George W. Bush and Colin Powell can’t seem to agree on the University’s admissions policy. Maybe they should ask NBA commissioner David Stern for advice.
Stern and the NBA’s team of owners have executed a diversity plan that the University only wishes it could duplicate.
Basketball – a game once dominated by white Americans (George Mikan, Bob Petit, Bob Cousy, etc.) and later blacks (Michael Jordan, Magic Johnson, Tracy McGrady, etc.) – now draws the best talent from all around the globe.
The Dallas Mavericks have the best record in the NBA in part because they were among the first teams to find good players from Canada (Steve Nash), Germany (Dirk Nowitzki), the Caribbean (Raja Bell) and the Native American community here in the United States (Edward Najera).

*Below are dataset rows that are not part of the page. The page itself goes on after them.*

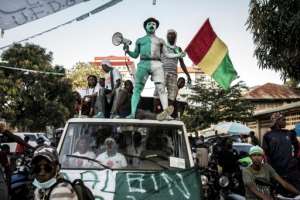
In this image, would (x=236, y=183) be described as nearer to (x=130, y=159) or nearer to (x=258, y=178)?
(x=258, y=178)

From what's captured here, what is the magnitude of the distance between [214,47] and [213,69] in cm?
47

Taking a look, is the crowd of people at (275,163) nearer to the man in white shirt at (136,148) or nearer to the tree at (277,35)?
the man in white shirt at (136,148)

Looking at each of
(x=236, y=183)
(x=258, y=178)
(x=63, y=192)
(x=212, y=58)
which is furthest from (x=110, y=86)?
(x=63, y=192)

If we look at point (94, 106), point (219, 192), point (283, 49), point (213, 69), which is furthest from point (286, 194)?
point (283, 49)

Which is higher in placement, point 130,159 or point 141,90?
point 141,90

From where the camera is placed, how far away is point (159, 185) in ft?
17.0

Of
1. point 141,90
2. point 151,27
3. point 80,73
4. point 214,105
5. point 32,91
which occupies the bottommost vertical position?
point 141,90

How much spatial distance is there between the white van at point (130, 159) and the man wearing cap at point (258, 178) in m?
0.87

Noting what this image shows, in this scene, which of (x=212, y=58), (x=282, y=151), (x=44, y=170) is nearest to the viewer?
(x=44, y=170)

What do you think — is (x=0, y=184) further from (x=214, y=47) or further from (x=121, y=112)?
(x=214, y=47)

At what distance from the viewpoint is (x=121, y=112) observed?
25.1 feet

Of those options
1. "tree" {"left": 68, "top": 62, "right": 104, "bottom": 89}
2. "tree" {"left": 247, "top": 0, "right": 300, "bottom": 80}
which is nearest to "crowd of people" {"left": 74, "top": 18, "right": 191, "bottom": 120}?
"tree" {"left": 247, "top": 0, "right": 300, "bottom": 80}

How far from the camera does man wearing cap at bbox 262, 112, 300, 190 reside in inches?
309

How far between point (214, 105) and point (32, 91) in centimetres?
1569
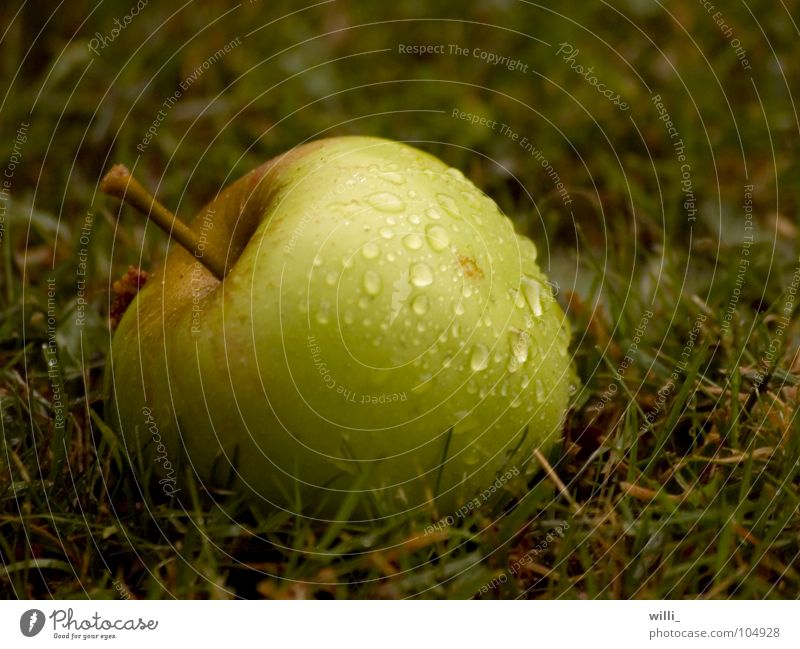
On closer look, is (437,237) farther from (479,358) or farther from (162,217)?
(162,217)

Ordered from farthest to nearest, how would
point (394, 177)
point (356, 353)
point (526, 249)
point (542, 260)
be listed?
point (542, 260), point (526, 249), point (394, 177), point (356, 353)

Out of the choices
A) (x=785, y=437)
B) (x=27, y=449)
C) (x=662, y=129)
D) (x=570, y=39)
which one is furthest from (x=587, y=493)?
(x=570, y=39)

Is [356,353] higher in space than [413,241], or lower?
lower

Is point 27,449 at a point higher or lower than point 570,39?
lower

The NBA has always wanted to expand its global reach because drawing from a larger pool improves the overall quality of the players in the league, and the University has similar goals for its diversity programs.
The NBA accomplished its goal quite easily by simply beaming images of Air Jordan all over the globe to stimulate interest in the sport and create a new generation of elite international basketball players. Unfortunately, showing tapes of Ralph Williams’ lectures won’t inspire kids across the country to improve their reading and writing skills.
The NBA also had the advantage of rapidly growing development structures in the areas where “basketball minorities” lived such as China, Argentina and France. But the schools that provide the University with underrepresented minority candidates aren’t exactly doing the equivalent of starting their own professional leagues.
While the NBA’s diversity initiative was considered a success despite admitting just a few “minority” players, the University needs hundreds of candidates each year before anyone around here will be happy with the results.
The goal of the University’s admissions policies is not to give immediate opportunities to undeserving people, although many people have argued that is what it accomplishes right now. Supporters of the policies believe that they will expand the pool of talent for higher education in America to include people of all races and all backgrounds. In the long-term, they believe speeding up the process now will improve life for everyone by creating an environment like the NBA, where everyone has a chance to succeed at the highest level.
But this sort of growth still has consequences.
Michigan State standout guard Marcus Taylor is no longer good enough to be a part of the best basketball association on Earth because diversity raised the bar.
People who condemn any assistance or special support for underrepresented minorities are turning their eyes away from real problems facing minority groups because they are afraid they will become the next Marcus Taylor.
But those who see no logical limit to that sort of assistance are just as blind.
If Stern were to have proposed a minimum quota of three foreign players per team 10 years ago, the players’ association would have slammed the door in his face. A system like that would do significant harm to the quality of basketball being played and attach a negative stigma to every foreign player in the league.
What if Stern paid teams $1 million per foreign player up to three per team? That might speed up the introduction of foreigners into basketball without doing irreversible harm to the sport. But what if he wrote a check for $10 million per player? I think you would see three foreign-born players on every roster with a system like that. And that sort of quota would not be tolerated, even if it were to be disguised as an elaborate point system.
The University has to do a delicate balancing act. While Michigan has clearly chosen to err on the side of too much assistance rather than not enough, its choices were made with the best interests of the school in mind.
I’m just a sports columnist. I don’t claim to have the answer to this complex problem. I don’t know if 20 points is a quota in disguise or if it is completely justified.
Something needs to be done in order for the University to reach its long-term goals for underrepresented minority students in a reasonable time frame.
But giving too much assistance will actually hurt its cause by cheapening the education at Michigan and making some students feel like they are second-class.
Has the current system crossed a line? The U.S. Supreme Court will have to decide that.